In other words, there is no spiritualism to the Na'vi. Their beliefs would be fantastical on Earth, but on Pandora every single one of their convictions are borne out by physical facts. Even the Earthlings and their Earth tools are able to prove the scientific validity of Na'vi claims.
- Letter To Ebert
Avatar crossed the 1 Billion Dollar mark at the beginning of 2010.
More than half of those earnings come from overseas, and, ticket-inflation notwithstanding, I didn't expect this to be as big a hit as it is.
But it's passing a test in my head that few movies pass. I'm still thinking about it. For all the negative reaction to its seven-layers deep coat of MESSAGE, its easy comparison to Dances with Wolves and cheap new-agerism, I think any of us who felt that way might've been thinking too fast.
I'm not willing to act above this flick. It had me. Whatever choices Cameron and Co. made, it had me. Obviously it didn't play, nor was it developed, like any other movie.
I'm beginning to think it may have been one of the most positive films I've seen in quite some time.

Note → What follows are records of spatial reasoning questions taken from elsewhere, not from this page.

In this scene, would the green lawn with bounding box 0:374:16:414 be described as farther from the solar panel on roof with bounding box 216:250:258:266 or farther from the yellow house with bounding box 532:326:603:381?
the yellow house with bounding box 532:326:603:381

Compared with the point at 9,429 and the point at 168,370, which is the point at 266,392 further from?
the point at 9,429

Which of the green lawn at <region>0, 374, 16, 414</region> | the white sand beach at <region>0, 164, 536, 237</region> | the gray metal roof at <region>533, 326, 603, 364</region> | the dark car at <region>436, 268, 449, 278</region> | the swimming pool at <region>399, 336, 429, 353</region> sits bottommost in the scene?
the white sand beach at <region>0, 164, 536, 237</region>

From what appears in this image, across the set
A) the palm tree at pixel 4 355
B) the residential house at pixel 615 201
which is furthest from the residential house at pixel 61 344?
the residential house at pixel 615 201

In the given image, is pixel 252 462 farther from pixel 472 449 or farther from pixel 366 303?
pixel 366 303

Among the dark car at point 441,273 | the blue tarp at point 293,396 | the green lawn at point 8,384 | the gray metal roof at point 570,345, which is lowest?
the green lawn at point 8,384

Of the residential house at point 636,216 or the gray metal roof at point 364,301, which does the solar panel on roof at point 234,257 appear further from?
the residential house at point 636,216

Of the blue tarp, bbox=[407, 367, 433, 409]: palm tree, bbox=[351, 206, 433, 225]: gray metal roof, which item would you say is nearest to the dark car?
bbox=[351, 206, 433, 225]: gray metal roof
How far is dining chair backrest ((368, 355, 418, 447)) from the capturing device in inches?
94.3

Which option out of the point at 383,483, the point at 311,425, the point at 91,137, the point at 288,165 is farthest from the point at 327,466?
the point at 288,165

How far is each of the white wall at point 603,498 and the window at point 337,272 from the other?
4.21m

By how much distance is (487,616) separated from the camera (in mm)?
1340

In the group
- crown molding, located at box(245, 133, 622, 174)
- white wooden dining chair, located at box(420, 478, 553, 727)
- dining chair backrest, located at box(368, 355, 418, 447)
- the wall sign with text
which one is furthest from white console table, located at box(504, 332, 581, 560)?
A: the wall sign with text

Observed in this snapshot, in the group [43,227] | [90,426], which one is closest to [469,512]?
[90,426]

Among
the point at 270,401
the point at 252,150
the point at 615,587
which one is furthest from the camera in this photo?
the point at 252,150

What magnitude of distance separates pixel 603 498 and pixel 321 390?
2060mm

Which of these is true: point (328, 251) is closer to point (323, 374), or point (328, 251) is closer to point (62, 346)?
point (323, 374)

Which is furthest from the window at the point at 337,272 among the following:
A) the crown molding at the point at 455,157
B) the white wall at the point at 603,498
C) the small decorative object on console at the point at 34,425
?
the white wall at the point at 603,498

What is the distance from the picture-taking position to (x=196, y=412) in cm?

My urge is to see it again, to take in its peerless visuals more fully, and to approach it less full from what I usually expect my masterpieces to sound like. The script may or may not be great, but what were we wanting that script to do?
I need to see it again, like I said, to find out. My feeling here is that the visual accomplishment, impressive to be sure, is not the real key, in a world full of filmgoers who've seen everything, to its success.
Could it be we're entering an age of consciousness that demands social and ecological justice? Do we yearn to find some resolution to our murderous, destructive past through an embrace of one of the aspects of technology that can be good, to see other people's experiences as if they're our own?